_Fragmento proporcionado_
★ ★ ★ ★ ★ ★ ★

Porque ya podríamos esperar el vuelco de una saga milenaria a tiro de una generación. No serán muchos los niños que gocen de educación sin sufrimiento y, en todo caso, ninguno escapa al asedio de padres, curas, maestros, Malumas, publicistas y seriados de televisión que enseñan la feminidad como impotencia y daguerrotipo de muñeca deseable; y la masculinidad como ferocidad, miedo a la ternura y a la furtiva, que es “cosa de nenas”. ADN del aire que se respira desde la cuna, para troquelar relaciones de poder entre padres e hijos, y entre géneros, que sólo se resuelven en brutalidad. Aún en las familias más distinguidas. Y quien creció en la violencia, violencia podrá ejercer después.

Excepciones habrá, claro, como el movimiento de Nuevas Masculinidades. Como padres y colegios que apalancan, contra el medio, una educación en libertad y sentido de equidad. Pero son contados. No existe todavía este “mandato colectivo (instalado) en la mente de casi todos los adultos” que el doctor Carvajal acaricia. Para alcanzarlo, habrá que escarbar antes en las raíces culturales que moldean las relaciones entre hombres y mujeres. Así lo propone en Razón Pública la antropóloga Myriam Jimeno, cuyo texto nos permitimos glosar:

Aquella cultura echa raíces en un pasado remoto y camina lerdo con relación al cambio laboral y educativo de la mujer. Tres ejes culturales parecen explicar la violencia contra ella. Primero, el ideal sublime y eterno del amor romántico; a salvo de contradicciones, encarna la idea que ensambla a dos en uno, dos medias naranjas no admiten diferencias. La mujer deviene aquí propiedad del varón y éste lo mismo premia su sumisión que castiga todo conato de rebelión. Baladas, vallenatos y boleros cantan a la propiedad privada, “para que sepan todos que tú me perteneces, con sangre de mis venas te marcaré la frente”. Otro confiesa: “tuve que matar al ser que quise amar”.

★ ★ ★ ★ ★ ★ ★

_Aplica lo leído_
a) Responde con base en el fragmento:
(i) ¿Qué movimiento se menciona como excepción?
(ii) ¿Qué antropóloga propone escarbar en las raíces culturales y en qué medio lo hace?
(iii) ¿Cuál es el primero de los tres ejes culturales?
b) Retoma el fragmento sobre las raíces culturales de la violencia contra la mujer a partir de su última oración.
No hace falta consultar el listado.

Extracciones de texto por página:

★ ★ ★ ★ ★ ★ ★

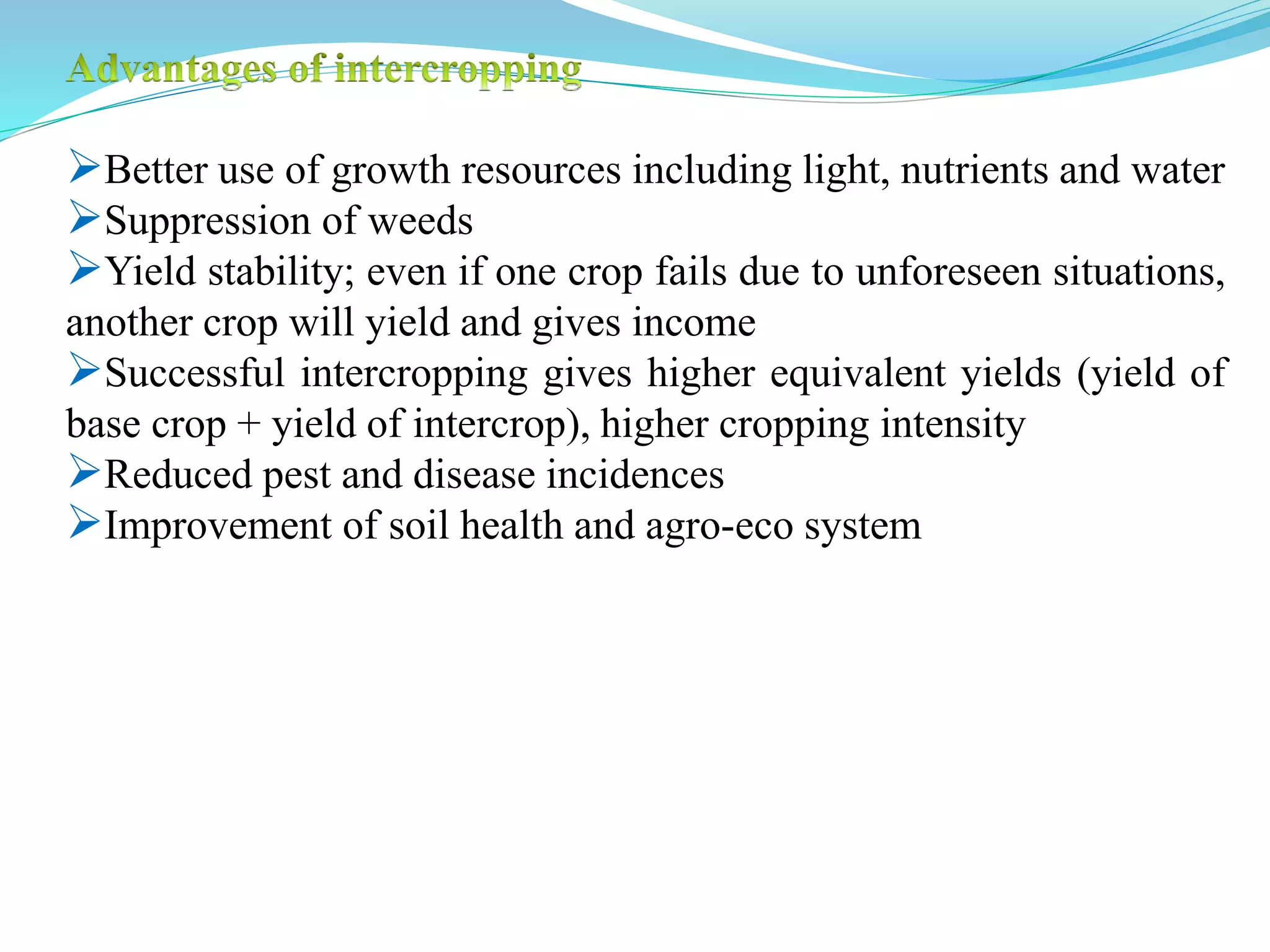 Advantages of intercropping

➢Better use of growth resources including light, nutrients and water
➢Suppression of weeds
➢Yield stability; even if one crop fails due to unforeseen situations, another crop will yield and gives income
➢Successful intercropping gives higher equivalent yields (yield of base crop + yield of intercrop), higher cropping intensity
➢Reduced pest and disease incidences
➢Improvement of soil health and agro-eco system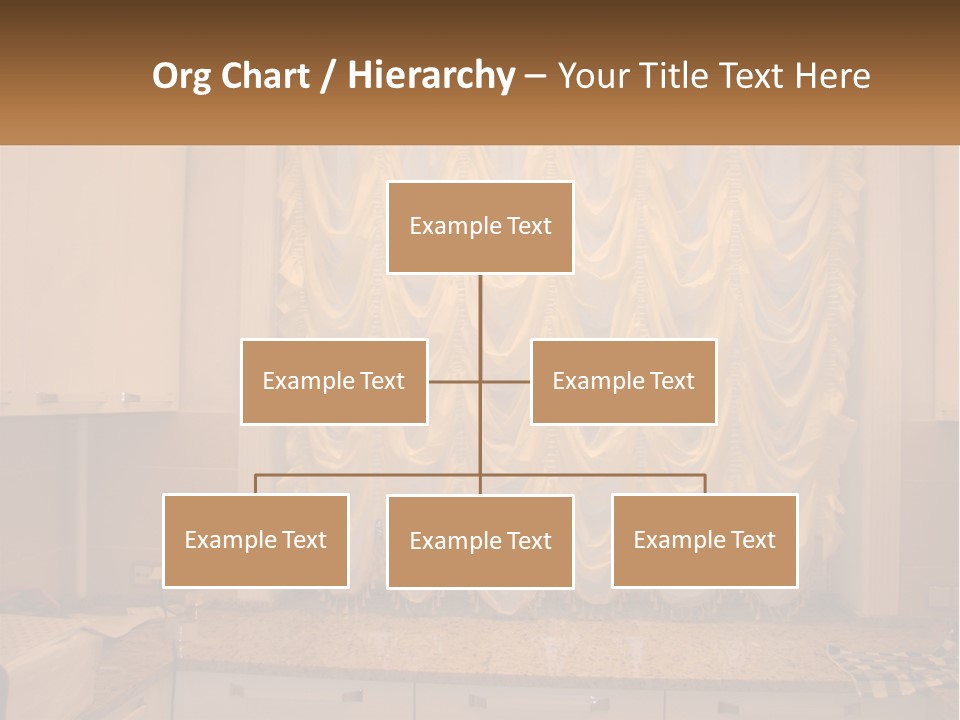 Org Chart / Hierarchy – Your Title Text Here

Example Text

Example Text

Example Text

Example Text

Example Text

Example Text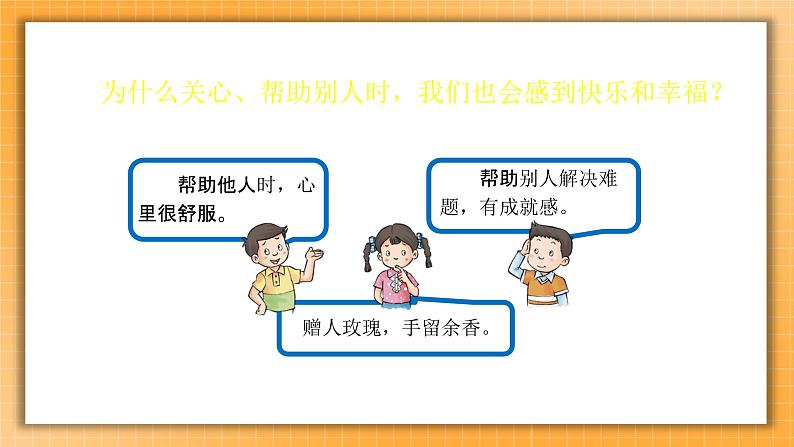 为什么关心、帮助别人时，我们也会感到快乐和幸福？

帮助他人时，心里很舒服。

帮助别人解决难题，有成就感。

赠人玫瑰，手留余香。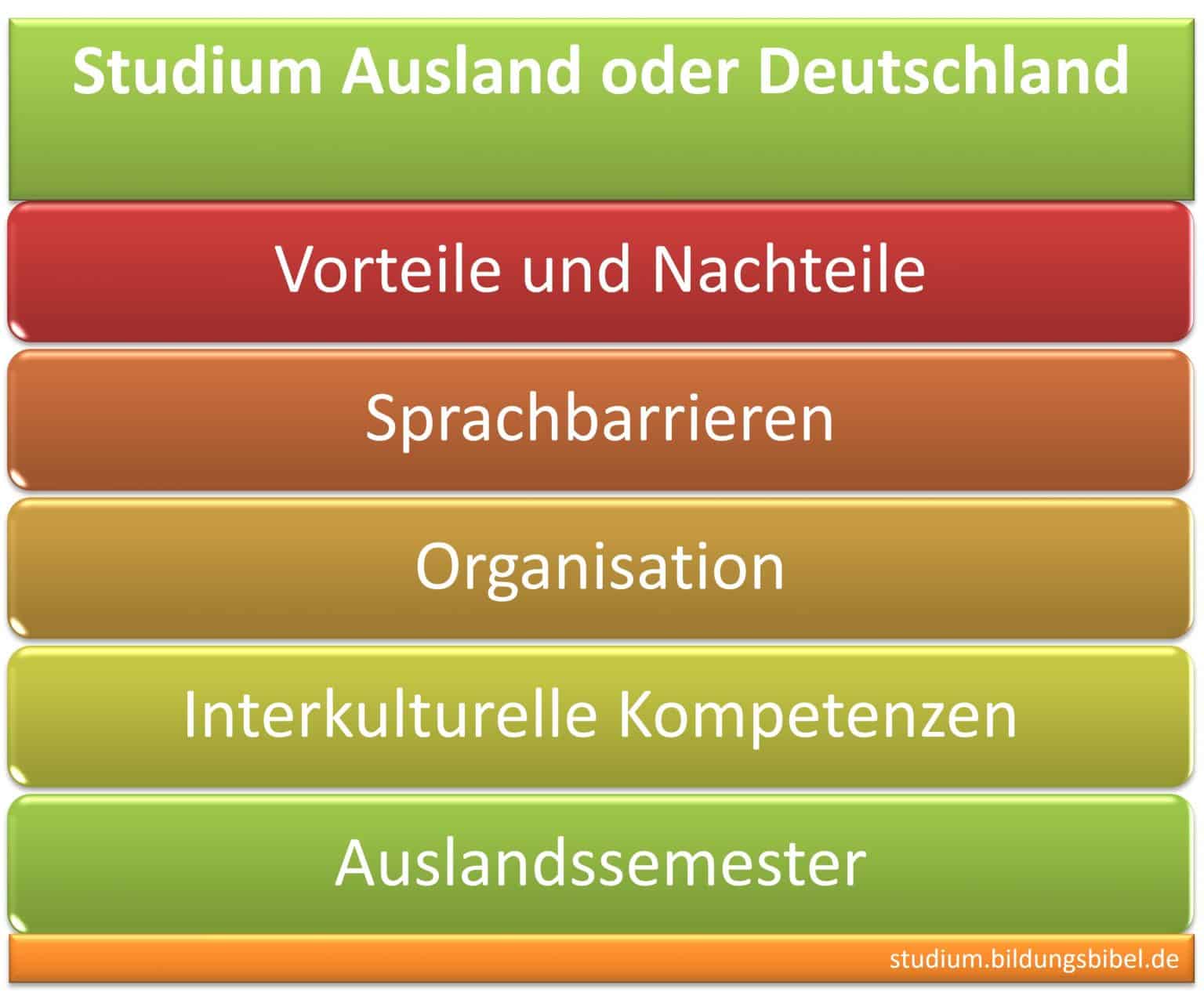 Studium Ausland oder Deutschland

Vorteile und Nachteile

Sprachbarrieren

Organisation

Interkulturelle Kompetenzen

Auslandssemester

studium.bildungsbibel.de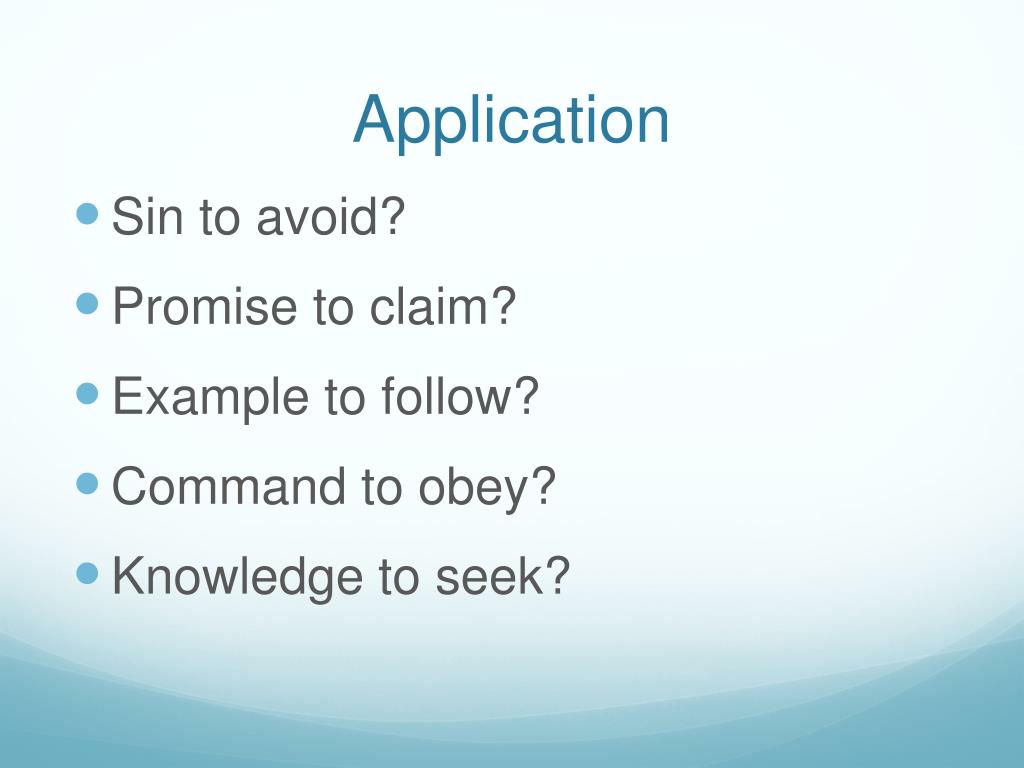 Application

- Sin to avoid?
- Promise to claim?
- Example to follow?
- Command to obey?
- Knowledge to seek?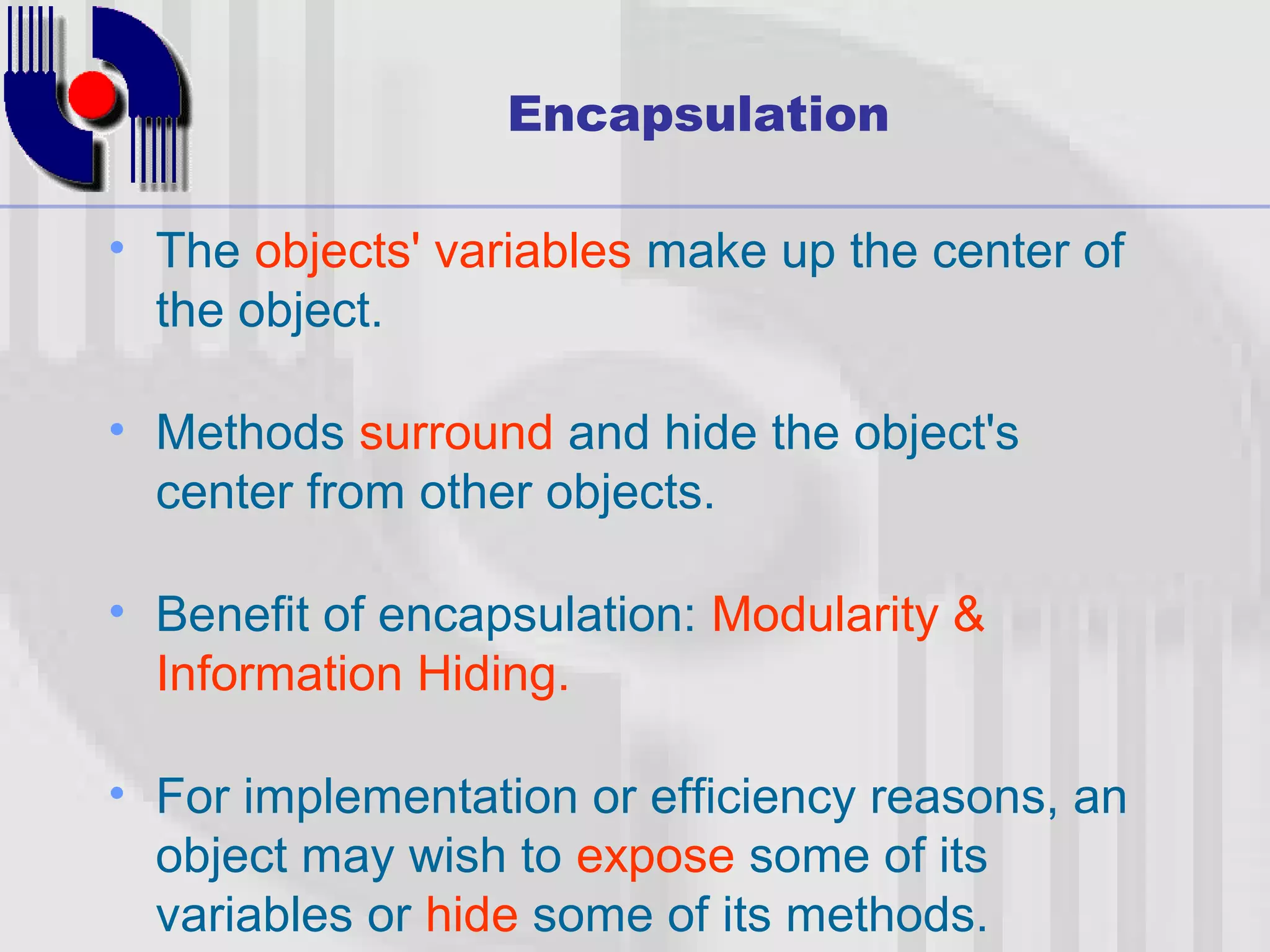 Encapsulation

• The objects' variables make up the center of the object.

• Methods surround and hide the object's center from other objects.

• Benefit of encapsulation: Modularity & Information Hiding.

• For implementation or efficiency reasons, an object may wish to expose some of its variables or hide some of its methods.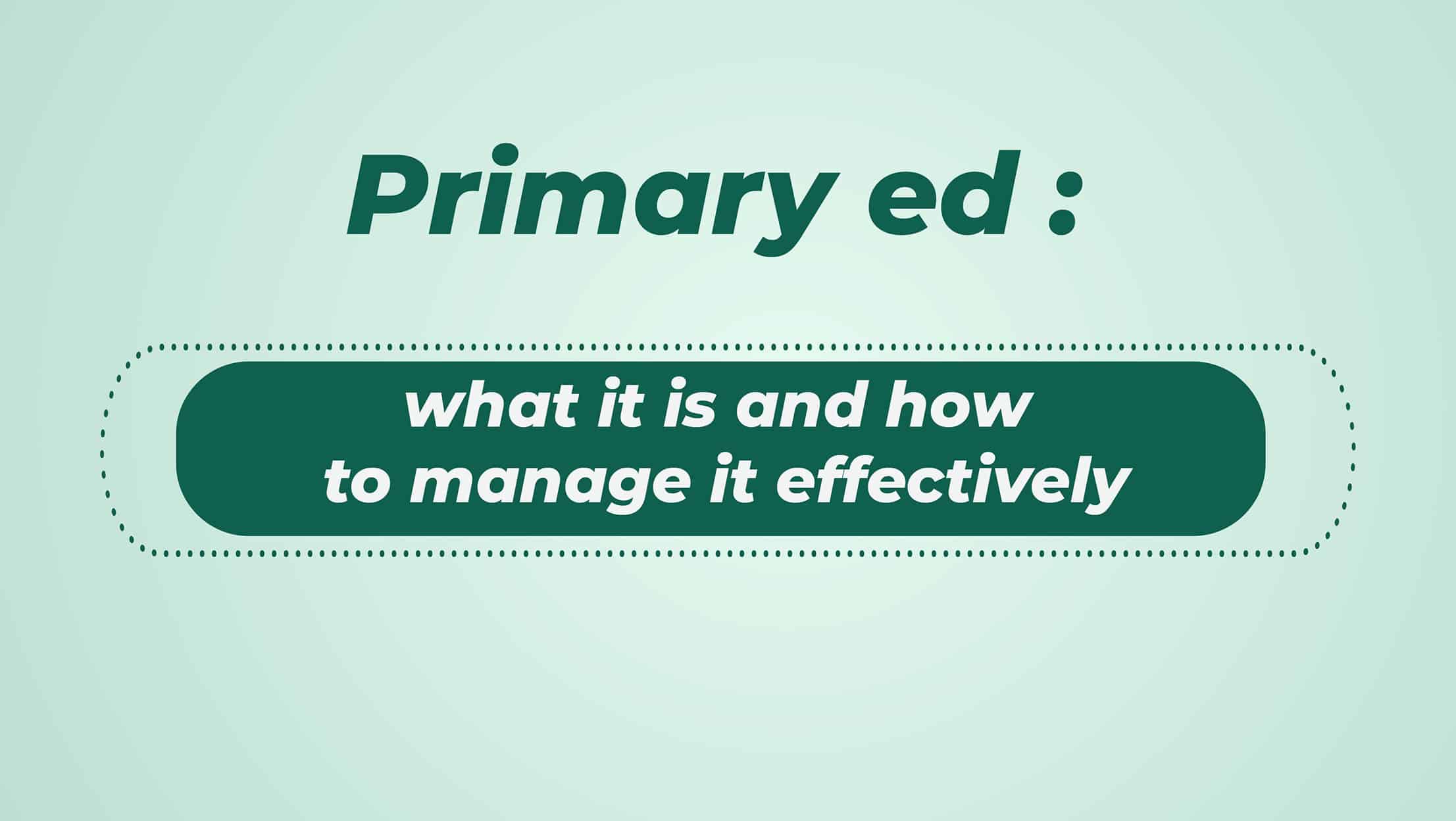 Primary ed :

what it is and how to manage it effectively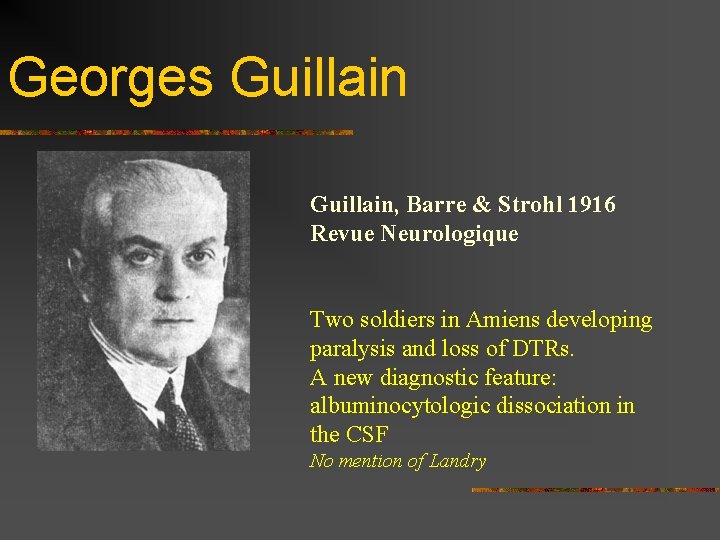 Georges Guillain

Guillain, Barre & Strohl 1916
Revue Neurologique

Two soldiers in Amiens developing paralysis and loss of DTRs.
A new diagnostic feature: albuminocytologic dissociation in the CSF
No mention of Landry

★ ★ ★ ★ ★ ★ ★

_Lista de respuestas_
a)
(i) El movimiento de Nuevas Masculinidades.
(ii) Myriam Jimeno, en Razón Pública.
(iii) El ideal sublime y eterno del amor romántico.

b)
Segundo, se tiene a la crueldad contra la mujer como acto de locura. El agresor resulta justificado en un descontrol humano y presentado como insania su plan deliberado de matar. Por último, la idea de que razón y emoción son ríos separados. Así, se legitima la violencia que da cauce a los celos, a la rabia, al miedo de perder la pareja. La exaltación del sentimiento –escribe nuestra autora– recupera la vieja idea del honor que se defiende con el crimen. Sólo un cambio profundo en esos ejes, agrega, infundido a hombres y mujeres desde la primera infancia les darán eficacia a las leyes contra el feminicidio y equidad a la relación amorosa. “Hay que dejar de criar princesas indefensas y machitos violentos”. No educar el niño a golpes, ni predisponerlo a agredir después a su pareja. Que al feminicida se lo hace desde la cuna.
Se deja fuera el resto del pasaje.